4. Fix the bone marrow puncture needle holder at an appropriate length (the iliac bone puncture is about 1.5cm, the obese people can lengthen it appropriately, and the sternal stem puncture is about 1.0cm), fix the skin of the puncture site with the thumb and index finger of the left hand, and hold the needle at Pierce the bone surface vertically (if it is a sternal stem puncture, the puncture needle is pierced obliquely at an angle of 30-40° to the bone surface). When the resistance disappears and the puncture needle has been fixed in the bone, it means that it has entered the bone marrow cavity.
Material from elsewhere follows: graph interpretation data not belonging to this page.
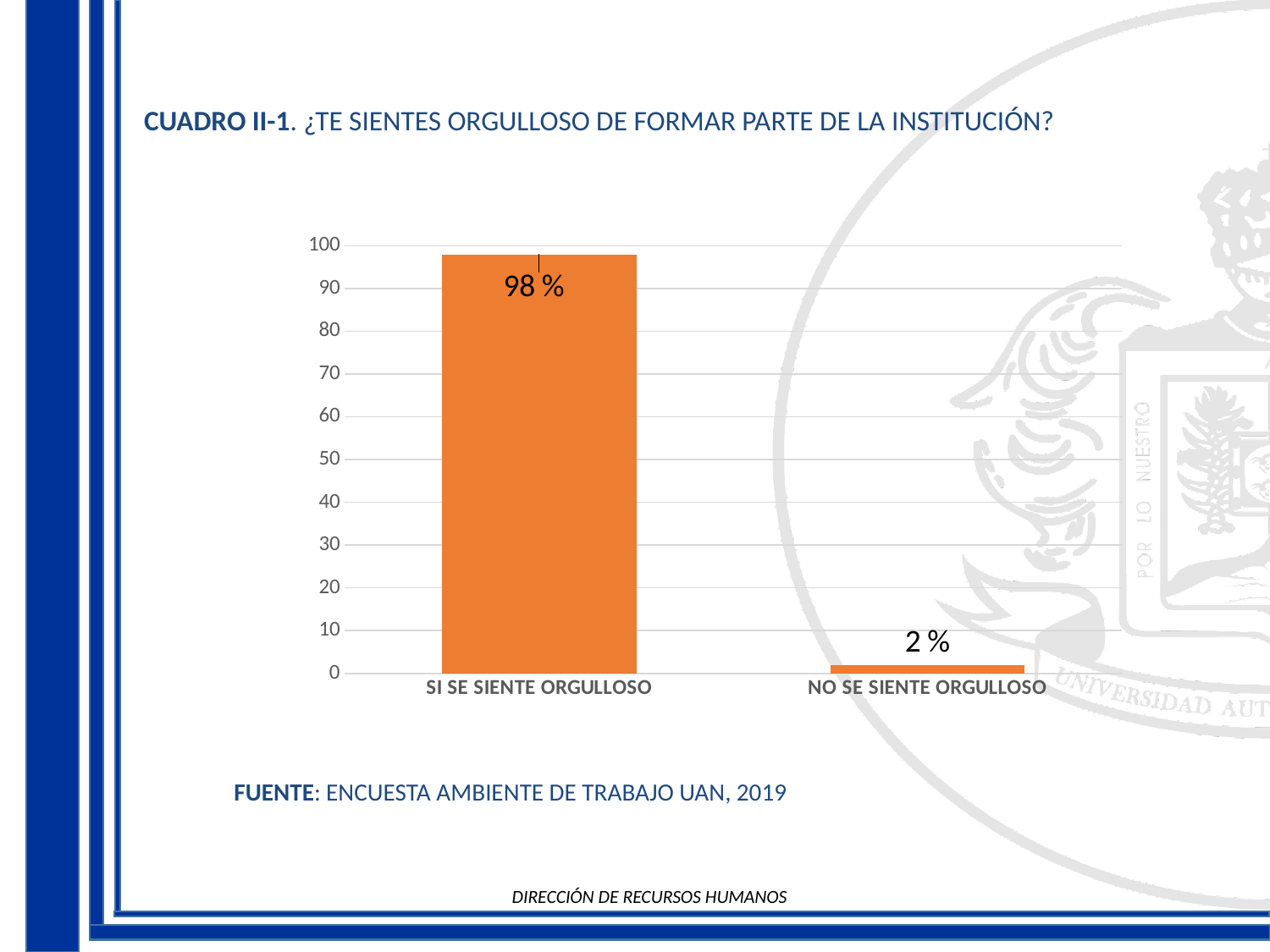
Which category has the highest value? SI SE SIENTE ORGULLOSO How many categories are shown on the x axis? 2 What is the value for NO SE SIENTE ORGULLOSO? 2 % Is the value for SI SE SIENTE ORGULLOSO greater or less than 90? greater What is the source cited below the chart? ENCUESTA AMBIENTE DE TRABAJO UAN, 2019 What is the value for SI SE SIENTE ORGULLOSO? 98 % What kind of chart is shown on the slide? bar chart What is the title of the chart? CUADRO II-1. ¿TE SIENTES ORGULLOSO DE FORMAR PARTE DE LA INSTITUCIÓN? What is the difference between the values for SI SE SIENTE ORGULLOSO and NO SE SIENTE ORGULLOSO? 96 % Which category has the lowest value? NO SE SIENTE ORGULLOSO Is the value for NO SE SIENTE ORGULLOSO greater or less than 10? less Which is larger, the value for SI SE SIENTE ORGULLOSO or the value for NO SE SIENTE ORGULLOSO? SI SE SIENTE ORGULLOSO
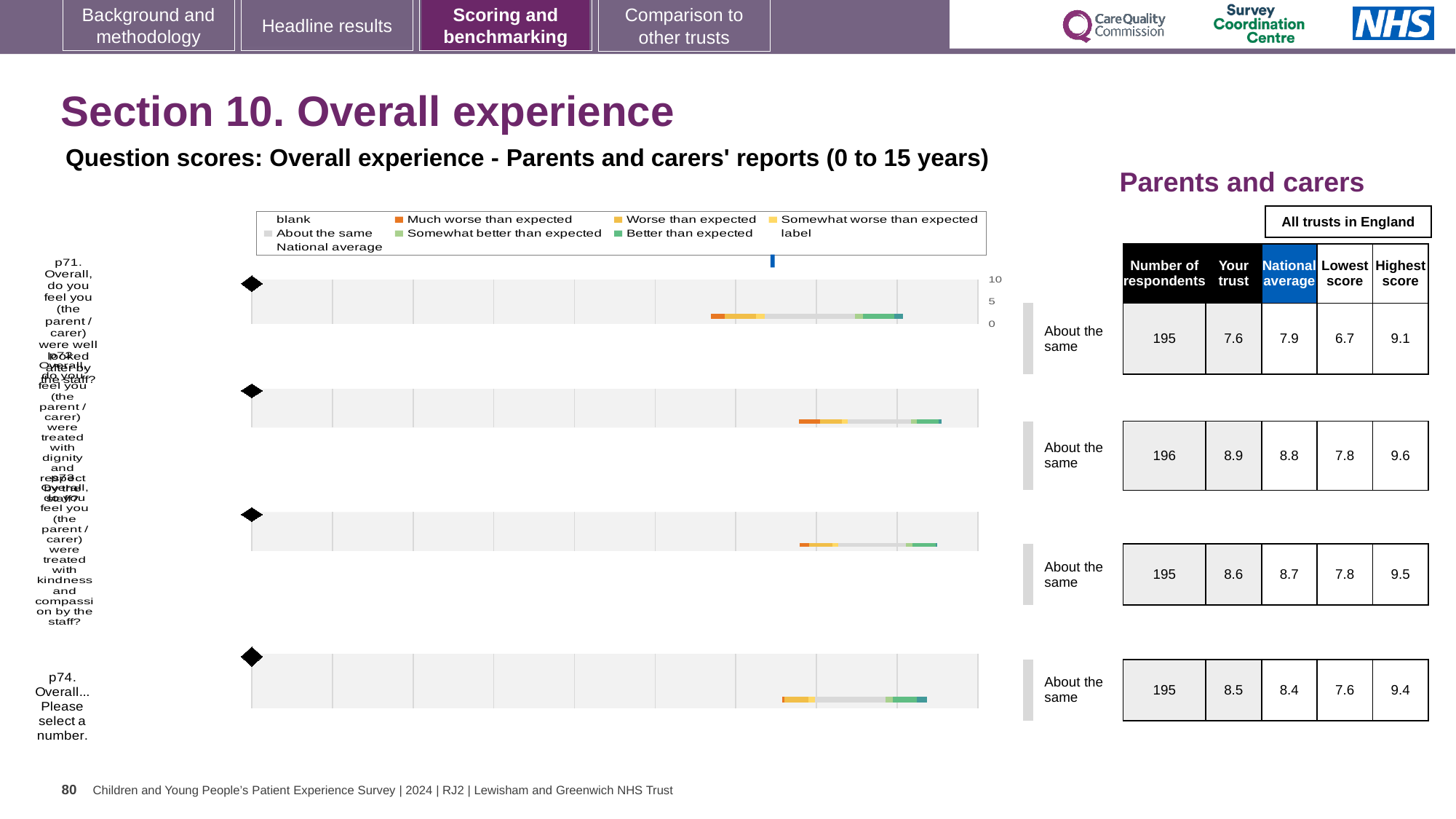
How many question rows are plotted in the chart? 4 What colour does the legend use for 'Much worse than expected'? orange What is the difference between the highest score and the lowest score for the first (top) question row? 2.4 Which question row has the lowest 'Your trust' score? the first (top) row (7.6) What kind of chart is used to show the question scores on this slide? bar chart What is the national average score for the first (top) question row? 7.9 What benchmark category is shown for the bottom row, p74? About the same What is the 'Your trust' score for the first (top) question row? 7.6 What is the 'Your trust' score for the bottom row, p74 'Overall... Please select a number'? 8.5 How many respondents are listed for the second question row? 196 Which question row has the highest 'Your trust' score? the second row (8.9) For the second question row, which is larger: the 'Your trust' score or the national average? Your trust (8.9)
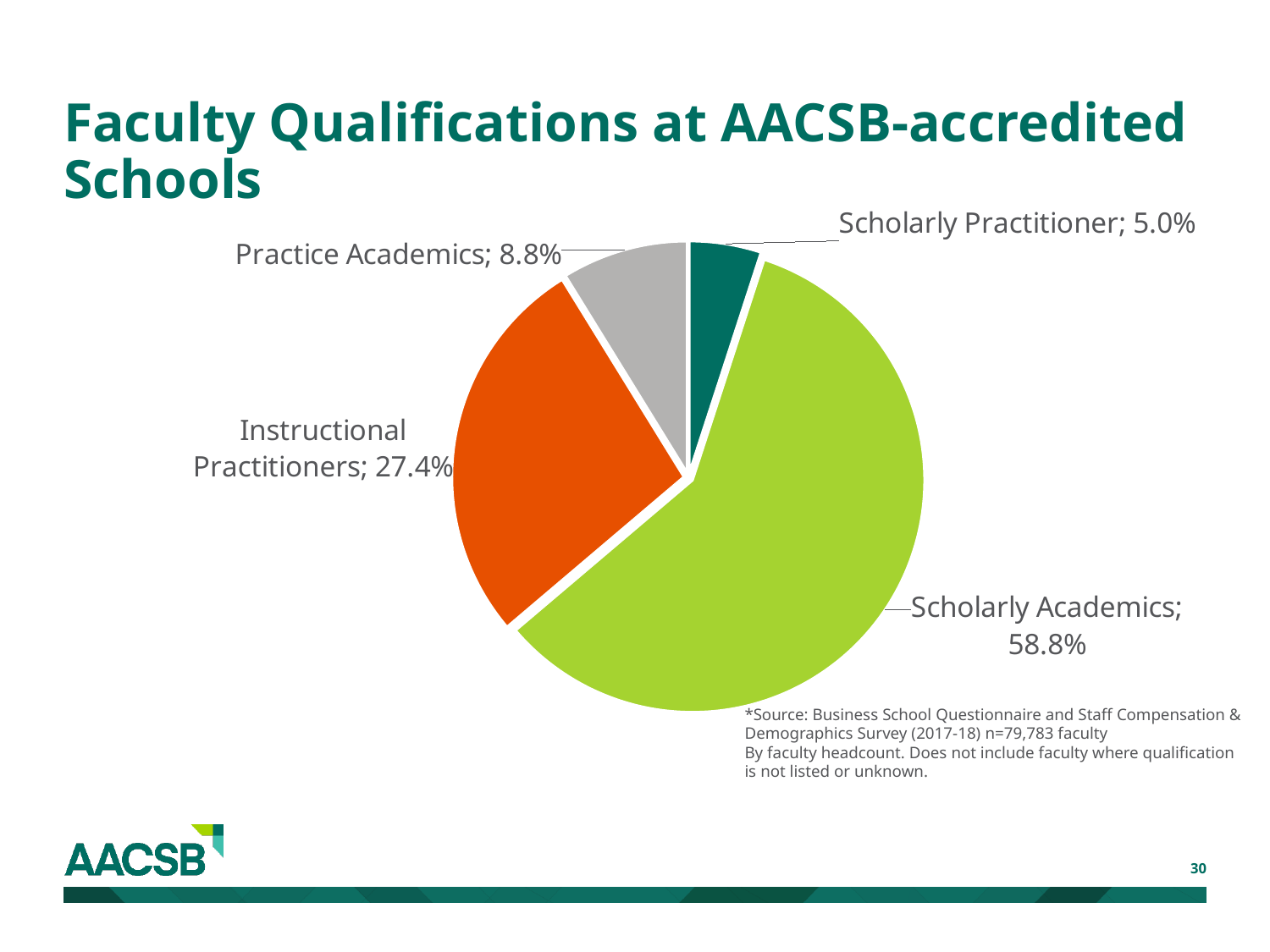
What is the title of the slide containing the pie chart? Faculty Qualifications at AACSB-accredited Schools What share of faculty are Instructional Practitioners? 27.4% What is the difference in percentage points between Scholarly Academics and Instructional Practitioners? 31.4 What is the combined share of Practice Academics and Scholarly Practitioners? 13.8% Which faculty qualification category has the largest share? Scholarly Academics How many slices does the pie chart have? 4 Which is larger, the share of Practice Academics or the share of Scholarly Practitioners? Practice Academics What share of faculty are Scholarly Academics? 58.8% What share of faculty are Scholarly Practitioners? 5.0% Which faculty qualification category has the smallest share? Scholarly Practitioner What share of faculty are Practice Academics? 8.8% What kind of chart is shown on the slide? pie chart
5. With a dry 20ml syringe, withdraw the inner plug 1cm, pull out the needle core, connect the syringe, and slowly suck with appropriate strength. It can be seen that a small amount of red bone marrow fluid enters the syringe. The suction volume of bone marrow fluid is 0.1~0.2ml. It is advisable to remove the syringe, push the bone marrow fluid onto the glass slide, and the assistant will quickly make 5 to 6 smears, and submit them for cell morphology and cytochemical staining.

6. If bone marrow culture is needed, connect the syringe again, and suck 2~3ml of bone marrow fluid into the culture medium.

7. If the bone marrow fluid cannot be drawn, the needle cavity may be filled with skin, subcutaneous tissue or bone fragments, or the needle may be inserted too deep or too shallow, and the needle tip is not in the medullary cavity. At this time, the needle core should be reinserted. , Rotate it a little bit or drill in a little more or withdraw a little more, pull out the needle core, if you see blood stains on the needle core, you can expect to get bone marrow fluid by aspirating again.

8. After the suction is completed, insert the needle core, turn slightly to pull out the puncture needle, then cover the needle hole with sterile gauze, press it slightly, and fix it with tape.